**EXCERPT PROVIDED:**
──────────────────────────────
I would like to be looking forward to a holiday. Not on the actual holiday, though I love that as well, but in the right before. I’d have my tickets all booked, and my hotels sorted out. I’d have a list of things I want to do in a Telegram message, that’s how my partner and I organise holidays, on Telegram, lists from Lonely Planet or one of the newspaper’s travel section: 10 Things To Do For Free in X Destination! I’d be going abroad on this holiday, so my passport would be with the visa office, and as always, I’d be a little scared that this time maybe I wouldn’t get a visa, but it would be okay in the end, I’d absolutely get it. I’d update my Facebook, say, “We’re travelling to X on these dates!” and my friends and acquaintances in that country would message me and say, “Well then we must meet” and I’d say, “Absolutely!” and we would.

travelers awaiting a ferry by philips wouwerman

I would like to write about these things without thinking of worse losses than missing holidays and dinner parties. I would like to stop thinking about death and poverty and lost jobs and rising counts for just FIVE FUCKING SECONDS please.

I would like to meet you for brunch. Maybe we’d be slightly rushed for time and we’d go to Coast Cafe, where we’d get Bloody Marys and calamari rings or maybe we’d have a little longer and we’re celebrating something so we go to Olive and have their bottomless brunch, and we sit there for hours, drinking all the wine we can hold in our bellies, eating shanks of meat. You might get eggs, you like eggs, but I’d only be there for the big ticket stuff, the paisa vasool as they say. At the end of it, squint eyed with drink and the coffee we drank rapidly to sober ourselves up for the taxi home, we’d take a selfie, cheeks pressed together, grinning madly at the camera.

private meal by Jan Baptiste Lambrecht

I would like to go to a doctor’s office. Okay, no, no one actually wants to go to the doctor’s office, but I’d like to know that tomorrow if I woke up with a sudden desire to get my teeth cleaned or to have a quick check up that I can just go, no phoning in advance except to make an appointment. The same with salons. I’m growing my hair out so I don’t need a salon right now, but I want to know that I can go to one when I want to go to one.

I’d like to talk to someone I dislike again, do you know what I mean? I want to go to a gathering, and meet someone there that I realise I truly cannot stand after five minutes of their conversation and I’d like to duck away awkwardly and bitch about them on the ride home, like, “Can you believe they said that? What a douche!” and we’ll laugh and it’ll be a story I can text my friends about with lots of eye rolling emojis.
──────────────────────────────
**TASK BRIEF:** Revise the part of the piece about missing everyday life that opens with the words containing "I would like to meet" and closes with "at the camera.", replacing "calamari rings" with "spring rolls" and writing out the whole part again.

**RECORDS SUPPLIED:**
──────────────────────────────
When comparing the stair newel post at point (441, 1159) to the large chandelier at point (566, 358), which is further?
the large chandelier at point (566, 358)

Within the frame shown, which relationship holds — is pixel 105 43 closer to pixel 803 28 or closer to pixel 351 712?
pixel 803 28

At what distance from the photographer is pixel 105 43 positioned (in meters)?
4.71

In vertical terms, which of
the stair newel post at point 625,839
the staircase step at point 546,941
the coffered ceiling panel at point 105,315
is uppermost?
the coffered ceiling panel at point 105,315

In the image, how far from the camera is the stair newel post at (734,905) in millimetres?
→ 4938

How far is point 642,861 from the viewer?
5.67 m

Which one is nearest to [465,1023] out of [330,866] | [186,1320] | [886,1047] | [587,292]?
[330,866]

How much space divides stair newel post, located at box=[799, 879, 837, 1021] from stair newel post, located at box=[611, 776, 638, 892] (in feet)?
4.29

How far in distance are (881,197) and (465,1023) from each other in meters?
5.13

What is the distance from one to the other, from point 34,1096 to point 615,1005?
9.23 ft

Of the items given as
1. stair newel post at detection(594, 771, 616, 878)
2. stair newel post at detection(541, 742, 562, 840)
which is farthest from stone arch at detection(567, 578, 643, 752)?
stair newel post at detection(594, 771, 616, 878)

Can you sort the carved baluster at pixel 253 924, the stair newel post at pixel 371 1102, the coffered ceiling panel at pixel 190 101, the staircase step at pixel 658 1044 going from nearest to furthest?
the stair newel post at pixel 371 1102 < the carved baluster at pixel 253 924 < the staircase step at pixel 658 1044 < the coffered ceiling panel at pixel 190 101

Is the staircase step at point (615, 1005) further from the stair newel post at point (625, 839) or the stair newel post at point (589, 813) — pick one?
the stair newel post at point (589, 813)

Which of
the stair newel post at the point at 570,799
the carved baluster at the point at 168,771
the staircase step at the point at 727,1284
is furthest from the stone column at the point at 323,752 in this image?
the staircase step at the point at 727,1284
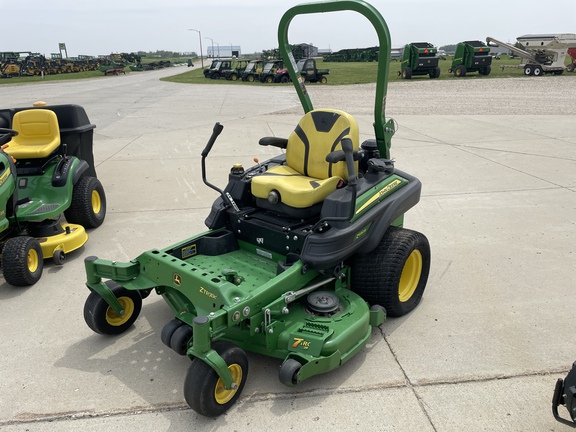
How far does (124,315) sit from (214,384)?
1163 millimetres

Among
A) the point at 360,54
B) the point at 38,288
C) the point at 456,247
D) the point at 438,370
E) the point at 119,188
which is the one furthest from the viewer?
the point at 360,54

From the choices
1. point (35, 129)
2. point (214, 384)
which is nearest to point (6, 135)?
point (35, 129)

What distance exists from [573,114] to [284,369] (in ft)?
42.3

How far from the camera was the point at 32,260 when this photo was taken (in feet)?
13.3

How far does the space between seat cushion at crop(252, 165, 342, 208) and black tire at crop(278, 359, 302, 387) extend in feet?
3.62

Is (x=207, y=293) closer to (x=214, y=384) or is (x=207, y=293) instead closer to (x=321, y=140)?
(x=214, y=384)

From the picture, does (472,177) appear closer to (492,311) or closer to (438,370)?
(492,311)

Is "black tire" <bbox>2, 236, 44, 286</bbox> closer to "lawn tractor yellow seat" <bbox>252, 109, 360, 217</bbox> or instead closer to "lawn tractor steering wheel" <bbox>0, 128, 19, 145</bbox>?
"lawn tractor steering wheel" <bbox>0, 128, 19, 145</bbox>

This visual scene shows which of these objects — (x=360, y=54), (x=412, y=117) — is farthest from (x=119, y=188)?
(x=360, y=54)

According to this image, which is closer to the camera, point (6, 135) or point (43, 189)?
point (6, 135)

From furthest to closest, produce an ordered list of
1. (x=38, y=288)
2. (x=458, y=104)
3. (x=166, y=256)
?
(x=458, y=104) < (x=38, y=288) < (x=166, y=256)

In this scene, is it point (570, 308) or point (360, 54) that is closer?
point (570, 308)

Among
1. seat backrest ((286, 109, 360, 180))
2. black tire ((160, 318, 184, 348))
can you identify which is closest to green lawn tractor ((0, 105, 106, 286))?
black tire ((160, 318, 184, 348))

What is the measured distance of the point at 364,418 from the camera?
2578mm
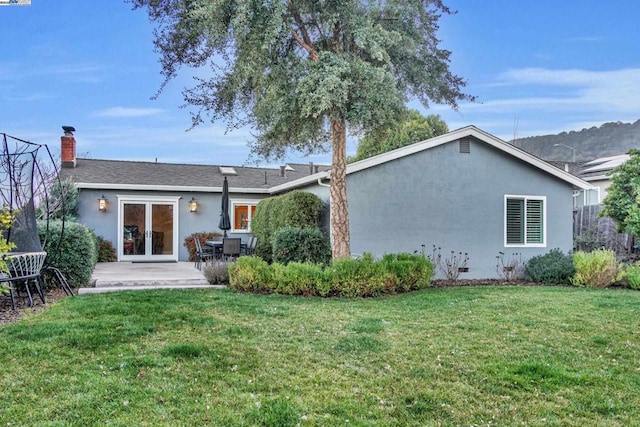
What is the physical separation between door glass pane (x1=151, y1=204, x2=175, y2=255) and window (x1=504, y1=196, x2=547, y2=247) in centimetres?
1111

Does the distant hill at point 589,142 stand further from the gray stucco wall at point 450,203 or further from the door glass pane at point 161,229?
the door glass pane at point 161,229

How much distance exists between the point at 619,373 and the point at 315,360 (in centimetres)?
──────────────────────────────
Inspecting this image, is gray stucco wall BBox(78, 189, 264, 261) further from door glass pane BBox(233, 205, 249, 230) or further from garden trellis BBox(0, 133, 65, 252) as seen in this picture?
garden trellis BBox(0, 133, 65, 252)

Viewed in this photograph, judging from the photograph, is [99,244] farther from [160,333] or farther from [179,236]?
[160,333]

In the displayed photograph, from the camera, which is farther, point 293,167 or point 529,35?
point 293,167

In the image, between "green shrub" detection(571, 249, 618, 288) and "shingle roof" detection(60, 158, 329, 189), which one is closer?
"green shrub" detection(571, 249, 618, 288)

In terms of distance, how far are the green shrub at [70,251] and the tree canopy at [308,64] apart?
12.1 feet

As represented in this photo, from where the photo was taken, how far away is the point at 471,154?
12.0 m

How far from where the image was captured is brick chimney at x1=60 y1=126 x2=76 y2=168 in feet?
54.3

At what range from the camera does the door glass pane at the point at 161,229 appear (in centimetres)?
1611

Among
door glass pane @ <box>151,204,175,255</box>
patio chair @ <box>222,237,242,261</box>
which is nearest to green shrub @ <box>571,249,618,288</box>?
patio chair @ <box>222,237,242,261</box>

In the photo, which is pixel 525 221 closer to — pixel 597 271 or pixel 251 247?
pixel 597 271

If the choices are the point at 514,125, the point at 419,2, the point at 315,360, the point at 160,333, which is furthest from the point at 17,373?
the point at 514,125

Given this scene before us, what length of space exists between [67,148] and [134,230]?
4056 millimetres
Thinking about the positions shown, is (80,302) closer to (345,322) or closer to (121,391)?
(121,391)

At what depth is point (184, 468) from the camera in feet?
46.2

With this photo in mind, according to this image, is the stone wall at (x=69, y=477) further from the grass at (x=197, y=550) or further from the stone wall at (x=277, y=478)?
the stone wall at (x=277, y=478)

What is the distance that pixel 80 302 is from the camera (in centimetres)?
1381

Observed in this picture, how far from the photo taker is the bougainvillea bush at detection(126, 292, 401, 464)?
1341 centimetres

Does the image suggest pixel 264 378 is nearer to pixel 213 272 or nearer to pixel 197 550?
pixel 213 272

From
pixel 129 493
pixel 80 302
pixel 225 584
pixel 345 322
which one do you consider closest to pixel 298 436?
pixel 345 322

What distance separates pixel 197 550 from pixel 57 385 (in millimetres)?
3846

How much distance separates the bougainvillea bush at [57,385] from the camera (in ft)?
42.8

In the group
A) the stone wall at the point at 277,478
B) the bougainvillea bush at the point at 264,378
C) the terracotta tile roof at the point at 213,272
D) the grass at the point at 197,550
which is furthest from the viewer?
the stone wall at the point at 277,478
──────────────────────────────
**TASK RESULT:**
I would like to meet you for brunch. Maybe we’d be slightly rushed for time and we’d go to Coast Cafe, where we’d get Bloody Marys and spring rolls or maybe we’d have a little longer and we’re celebrating something so we go to Olive and have their bottomless brunch, and we sit there for hours, drinking all the wine we can hold in our bellies, eating shanks of meat. You might get eggs, you like eggs, but I’d only be there for the big ticket stuff, the paisa vasool as they say. At the end of it, squint eyed with drink and the coffee we drank rapidly to sober ourselves up for the taxi home, we’d take a selfie, cheeks pressed together, grinning madly at the camera.